#### Work to complete
Produce an exact copy of the lines below, starting at the first and ending with the line containing "Kary; wykluczenia czasowe".

#### Provided records

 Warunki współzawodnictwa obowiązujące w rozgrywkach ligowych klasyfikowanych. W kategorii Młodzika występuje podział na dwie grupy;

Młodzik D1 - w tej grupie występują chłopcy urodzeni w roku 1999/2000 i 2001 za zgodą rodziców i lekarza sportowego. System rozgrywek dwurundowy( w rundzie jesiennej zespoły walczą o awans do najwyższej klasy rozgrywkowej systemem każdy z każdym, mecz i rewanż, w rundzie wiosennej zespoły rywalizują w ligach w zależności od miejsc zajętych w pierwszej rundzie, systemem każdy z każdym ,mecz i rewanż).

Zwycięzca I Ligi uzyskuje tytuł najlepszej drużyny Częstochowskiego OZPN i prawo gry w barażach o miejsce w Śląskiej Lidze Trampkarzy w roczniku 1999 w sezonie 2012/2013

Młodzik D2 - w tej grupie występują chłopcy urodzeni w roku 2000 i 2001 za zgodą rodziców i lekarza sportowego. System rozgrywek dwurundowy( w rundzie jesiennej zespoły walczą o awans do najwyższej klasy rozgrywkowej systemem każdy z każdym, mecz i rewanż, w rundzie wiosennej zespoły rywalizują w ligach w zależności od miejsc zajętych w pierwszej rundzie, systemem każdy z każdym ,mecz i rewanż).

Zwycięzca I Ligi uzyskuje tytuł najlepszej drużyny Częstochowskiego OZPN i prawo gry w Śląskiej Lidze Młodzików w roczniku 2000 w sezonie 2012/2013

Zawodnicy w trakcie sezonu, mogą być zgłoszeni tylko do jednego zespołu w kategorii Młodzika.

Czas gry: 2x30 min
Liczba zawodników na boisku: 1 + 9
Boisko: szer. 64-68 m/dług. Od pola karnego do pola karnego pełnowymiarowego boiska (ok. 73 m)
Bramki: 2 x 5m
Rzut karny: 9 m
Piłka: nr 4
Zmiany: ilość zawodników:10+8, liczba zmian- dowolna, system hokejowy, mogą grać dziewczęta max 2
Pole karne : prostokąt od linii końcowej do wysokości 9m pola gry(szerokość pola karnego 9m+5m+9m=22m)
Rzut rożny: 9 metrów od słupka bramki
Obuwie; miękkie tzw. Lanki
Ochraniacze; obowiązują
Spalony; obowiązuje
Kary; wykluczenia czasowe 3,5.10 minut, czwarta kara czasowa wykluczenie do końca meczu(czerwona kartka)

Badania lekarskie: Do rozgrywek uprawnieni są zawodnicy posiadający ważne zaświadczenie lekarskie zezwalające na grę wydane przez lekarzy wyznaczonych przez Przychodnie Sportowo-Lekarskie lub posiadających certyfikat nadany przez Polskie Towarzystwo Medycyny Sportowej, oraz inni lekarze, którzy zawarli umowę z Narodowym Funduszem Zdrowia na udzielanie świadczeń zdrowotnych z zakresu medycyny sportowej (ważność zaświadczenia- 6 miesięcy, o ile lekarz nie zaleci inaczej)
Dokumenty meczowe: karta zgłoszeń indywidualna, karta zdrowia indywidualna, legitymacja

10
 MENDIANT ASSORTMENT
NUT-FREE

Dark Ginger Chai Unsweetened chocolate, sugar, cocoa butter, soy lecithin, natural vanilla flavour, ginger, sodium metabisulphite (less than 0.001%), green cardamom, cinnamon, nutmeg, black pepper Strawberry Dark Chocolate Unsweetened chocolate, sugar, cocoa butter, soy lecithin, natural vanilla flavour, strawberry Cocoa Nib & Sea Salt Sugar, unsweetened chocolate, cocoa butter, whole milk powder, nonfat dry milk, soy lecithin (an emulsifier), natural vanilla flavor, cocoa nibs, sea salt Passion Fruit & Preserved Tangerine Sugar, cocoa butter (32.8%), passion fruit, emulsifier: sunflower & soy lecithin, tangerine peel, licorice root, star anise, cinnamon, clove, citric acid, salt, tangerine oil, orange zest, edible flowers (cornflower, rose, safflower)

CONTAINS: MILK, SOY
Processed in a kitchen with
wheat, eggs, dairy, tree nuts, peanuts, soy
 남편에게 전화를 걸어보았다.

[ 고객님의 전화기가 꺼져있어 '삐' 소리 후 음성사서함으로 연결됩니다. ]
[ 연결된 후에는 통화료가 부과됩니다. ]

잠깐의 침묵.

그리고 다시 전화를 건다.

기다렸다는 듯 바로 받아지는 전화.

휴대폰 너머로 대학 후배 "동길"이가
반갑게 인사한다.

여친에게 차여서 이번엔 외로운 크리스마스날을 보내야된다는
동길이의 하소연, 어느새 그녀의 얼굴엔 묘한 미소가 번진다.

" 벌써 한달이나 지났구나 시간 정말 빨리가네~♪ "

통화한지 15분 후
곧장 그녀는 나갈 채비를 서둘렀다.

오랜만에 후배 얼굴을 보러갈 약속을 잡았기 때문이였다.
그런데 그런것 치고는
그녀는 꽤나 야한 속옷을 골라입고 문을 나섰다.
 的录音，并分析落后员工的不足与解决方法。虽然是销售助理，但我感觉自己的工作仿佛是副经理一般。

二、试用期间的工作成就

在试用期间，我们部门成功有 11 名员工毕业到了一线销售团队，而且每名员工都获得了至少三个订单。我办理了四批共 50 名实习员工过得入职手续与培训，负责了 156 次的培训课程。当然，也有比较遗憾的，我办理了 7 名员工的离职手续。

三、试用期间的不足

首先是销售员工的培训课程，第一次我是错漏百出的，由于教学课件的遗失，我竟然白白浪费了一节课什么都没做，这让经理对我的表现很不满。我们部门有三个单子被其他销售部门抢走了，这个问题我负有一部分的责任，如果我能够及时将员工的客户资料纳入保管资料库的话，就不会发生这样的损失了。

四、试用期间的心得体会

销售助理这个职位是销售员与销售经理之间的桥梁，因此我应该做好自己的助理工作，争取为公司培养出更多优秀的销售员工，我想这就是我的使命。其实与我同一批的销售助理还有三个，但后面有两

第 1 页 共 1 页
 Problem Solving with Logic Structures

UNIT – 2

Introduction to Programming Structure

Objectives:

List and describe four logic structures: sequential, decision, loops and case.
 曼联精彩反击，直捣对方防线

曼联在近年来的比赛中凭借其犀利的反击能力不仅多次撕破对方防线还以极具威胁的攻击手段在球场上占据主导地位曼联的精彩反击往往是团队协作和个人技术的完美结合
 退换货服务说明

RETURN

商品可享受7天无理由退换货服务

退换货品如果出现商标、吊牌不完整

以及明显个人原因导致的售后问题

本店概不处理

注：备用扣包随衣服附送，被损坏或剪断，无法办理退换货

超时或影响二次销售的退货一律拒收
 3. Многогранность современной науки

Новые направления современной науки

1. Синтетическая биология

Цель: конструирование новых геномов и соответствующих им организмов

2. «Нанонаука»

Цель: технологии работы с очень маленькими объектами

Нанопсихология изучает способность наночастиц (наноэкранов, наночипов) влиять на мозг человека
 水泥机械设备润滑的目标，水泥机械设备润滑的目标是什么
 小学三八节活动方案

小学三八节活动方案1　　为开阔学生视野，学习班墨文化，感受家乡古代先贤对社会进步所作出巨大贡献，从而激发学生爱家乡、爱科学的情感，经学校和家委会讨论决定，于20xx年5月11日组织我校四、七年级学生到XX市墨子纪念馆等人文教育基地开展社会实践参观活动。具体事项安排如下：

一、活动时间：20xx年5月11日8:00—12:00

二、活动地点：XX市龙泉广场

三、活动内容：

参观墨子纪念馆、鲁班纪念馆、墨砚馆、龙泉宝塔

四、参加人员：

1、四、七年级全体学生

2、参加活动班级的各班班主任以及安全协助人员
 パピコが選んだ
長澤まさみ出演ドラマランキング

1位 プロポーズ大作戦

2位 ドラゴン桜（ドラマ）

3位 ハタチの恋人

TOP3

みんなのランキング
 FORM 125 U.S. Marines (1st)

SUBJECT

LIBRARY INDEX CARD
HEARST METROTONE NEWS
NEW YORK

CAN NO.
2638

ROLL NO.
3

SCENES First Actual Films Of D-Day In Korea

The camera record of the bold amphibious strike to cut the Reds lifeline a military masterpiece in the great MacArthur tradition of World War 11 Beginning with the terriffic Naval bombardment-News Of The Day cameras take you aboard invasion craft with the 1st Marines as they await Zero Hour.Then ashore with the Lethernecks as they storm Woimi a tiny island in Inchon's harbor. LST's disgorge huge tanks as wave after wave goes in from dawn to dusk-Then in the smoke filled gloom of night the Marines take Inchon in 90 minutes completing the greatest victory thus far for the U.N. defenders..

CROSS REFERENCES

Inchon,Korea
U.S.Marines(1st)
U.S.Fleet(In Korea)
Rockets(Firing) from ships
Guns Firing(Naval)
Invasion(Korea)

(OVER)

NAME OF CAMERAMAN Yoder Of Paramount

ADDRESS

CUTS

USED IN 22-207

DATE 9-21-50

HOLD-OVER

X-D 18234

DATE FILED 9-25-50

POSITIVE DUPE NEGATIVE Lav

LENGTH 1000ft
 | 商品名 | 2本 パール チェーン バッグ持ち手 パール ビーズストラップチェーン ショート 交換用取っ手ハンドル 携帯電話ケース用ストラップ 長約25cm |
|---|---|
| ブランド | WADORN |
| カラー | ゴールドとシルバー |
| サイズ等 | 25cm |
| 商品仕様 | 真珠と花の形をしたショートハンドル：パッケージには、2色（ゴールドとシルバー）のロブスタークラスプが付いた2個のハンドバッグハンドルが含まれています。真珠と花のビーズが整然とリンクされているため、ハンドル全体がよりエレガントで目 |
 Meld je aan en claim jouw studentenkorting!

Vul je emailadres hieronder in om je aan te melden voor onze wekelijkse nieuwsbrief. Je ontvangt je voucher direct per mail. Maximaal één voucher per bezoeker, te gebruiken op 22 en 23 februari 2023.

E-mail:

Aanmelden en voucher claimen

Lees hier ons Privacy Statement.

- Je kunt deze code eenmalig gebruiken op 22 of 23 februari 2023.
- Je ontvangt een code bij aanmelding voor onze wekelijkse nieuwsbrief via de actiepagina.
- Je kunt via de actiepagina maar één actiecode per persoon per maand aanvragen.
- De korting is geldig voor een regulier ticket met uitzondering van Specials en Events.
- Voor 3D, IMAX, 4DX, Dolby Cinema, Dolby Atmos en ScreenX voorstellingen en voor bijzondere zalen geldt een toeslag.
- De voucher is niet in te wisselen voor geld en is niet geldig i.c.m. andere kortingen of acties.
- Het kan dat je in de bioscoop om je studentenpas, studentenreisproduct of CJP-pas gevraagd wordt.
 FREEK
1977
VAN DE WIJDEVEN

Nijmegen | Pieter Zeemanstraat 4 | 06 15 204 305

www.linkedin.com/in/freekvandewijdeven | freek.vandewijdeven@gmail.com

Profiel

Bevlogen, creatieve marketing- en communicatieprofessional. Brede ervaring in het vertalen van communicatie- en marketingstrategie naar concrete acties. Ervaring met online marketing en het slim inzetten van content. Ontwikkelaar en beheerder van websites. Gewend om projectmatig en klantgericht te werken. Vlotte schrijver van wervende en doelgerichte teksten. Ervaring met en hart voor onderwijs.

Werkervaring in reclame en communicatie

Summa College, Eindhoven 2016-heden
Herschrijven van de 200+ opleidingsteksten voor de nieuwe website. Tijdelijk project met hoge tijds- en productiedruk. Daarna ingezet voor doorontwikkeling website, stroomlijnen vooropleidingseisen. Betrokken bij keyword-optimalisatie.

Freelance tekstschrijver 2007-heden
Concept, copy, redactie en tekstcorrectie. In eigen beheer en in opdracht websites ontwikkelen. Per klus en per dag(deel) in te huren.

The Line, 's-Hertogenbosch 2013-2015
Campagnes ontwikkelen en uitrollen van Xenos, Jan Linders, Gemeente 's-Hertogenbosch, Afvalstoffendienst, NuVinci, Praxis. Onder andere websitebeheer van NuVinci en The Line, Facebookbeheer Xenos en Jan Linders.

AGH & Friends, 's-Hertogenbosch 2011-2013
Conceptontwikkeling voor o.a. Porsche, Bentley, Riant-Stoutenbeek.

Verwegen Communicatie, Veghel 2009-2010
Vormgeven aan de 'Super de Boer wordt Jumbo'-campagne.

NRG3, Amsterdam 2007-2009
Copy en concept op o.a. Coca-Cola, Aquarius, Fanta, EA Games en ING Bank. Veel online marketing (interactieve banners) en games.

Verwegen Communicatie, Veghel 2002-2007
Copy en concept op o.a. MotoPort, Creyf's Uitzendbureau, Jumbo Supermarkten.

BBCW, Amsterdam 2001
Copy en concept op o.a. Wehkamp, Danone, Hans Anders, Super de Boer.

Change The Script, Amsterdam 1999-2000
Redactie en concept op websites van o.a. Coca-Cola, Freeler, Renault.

#### Written solution
 Warunki współzawodnictwa obowiązujące w rozgrywkach ligowych klasyfikowanych. W kategorii Młodzika występuje podział na dwie grupy;

Młodzik D1 - w tej grupie występują chłopcy urodzeni w roku 1999/2000 i 2001 za zgodą rodziców i lekarza sportowego. System rozgrywek dwurundowy( w rundzie jesiennej zespoły walczą o awans do najwyższej klasy rozgrywkowej systemem każdy z każdym, mecz i rewanż, w rundzie wiosennej zespoły rywalizują w ligach w zależności od miejsc zajętych w pierwszej rundzie, systemem każdy z każdym ,mecz i rewanż).

Zwycięzca I Ligi uzyskuje tytuł najlepszej drużyny Częstochowskiego OZPN i prawo gry w barażach o miejsce w Śląskiej Lidze Trampkarzy w roczniku 1999 w sezonie 2012/2013

Młodzik D2 - w tej grupie występują chłopcy urodzeni w roku 2000 i 2001 za zgodą rodziców i lekarza sportowego. System rozgrywek dwurundowy( w rundzie jesiennej zespoły walczą o awans do najwyższej klasy rozgrywkowej systemem każdy z każdym, mecz i rewanż, w rundzie wiosennej zespoły rywalizują w ligach w zależności od miejsc zajętych w pierwszej rundzie, systemem każdy z każdym ,mecz i rewanż).

Zwycięzca I Ligi uzyskuje tytuł najlepszej drużyny Częstochowskiego OZPN i prawo gry w Śląskiej Lidze Młodzików w roczniku 2000 w sezonie 2012/2013

Zawodnicy w trakcie sezonu, mogą być zgłoszeni tylko do jednego zespołu w kategorii Młodzika.

Czas gry: 2x30 min
Liczba zawodników na boisku: 1 + 9
Boisko: szer. 64-68 m/dług. Od pola karnego do pola karnego pełnowymiarowego boiska (ok. 73 m)
Bramki: 2 x 5m
Rzut karny: 9 m
Piłka: nr 4
Zmiany: ilość zawodników:10+8, liczba zmian- dowolna, system hokejowy, mogą grać dziewczęta max 2
Pole karne : prostokąt od linii końcowej do wysokości 9m pola gry(szerokość pola karnego 9m+5m+9m=22m)
Rzut rożny: 9 metrów od słupka bramki
Obuwie; miękkie tzw. Lanki
Ochraniacze; obowiązują
Spalony; obowiązuje
Kary; wykluczenia czasowe 3,5.10 minut, czwarta kara czasowa wykluczenie do końca meczu(czerwona kartka)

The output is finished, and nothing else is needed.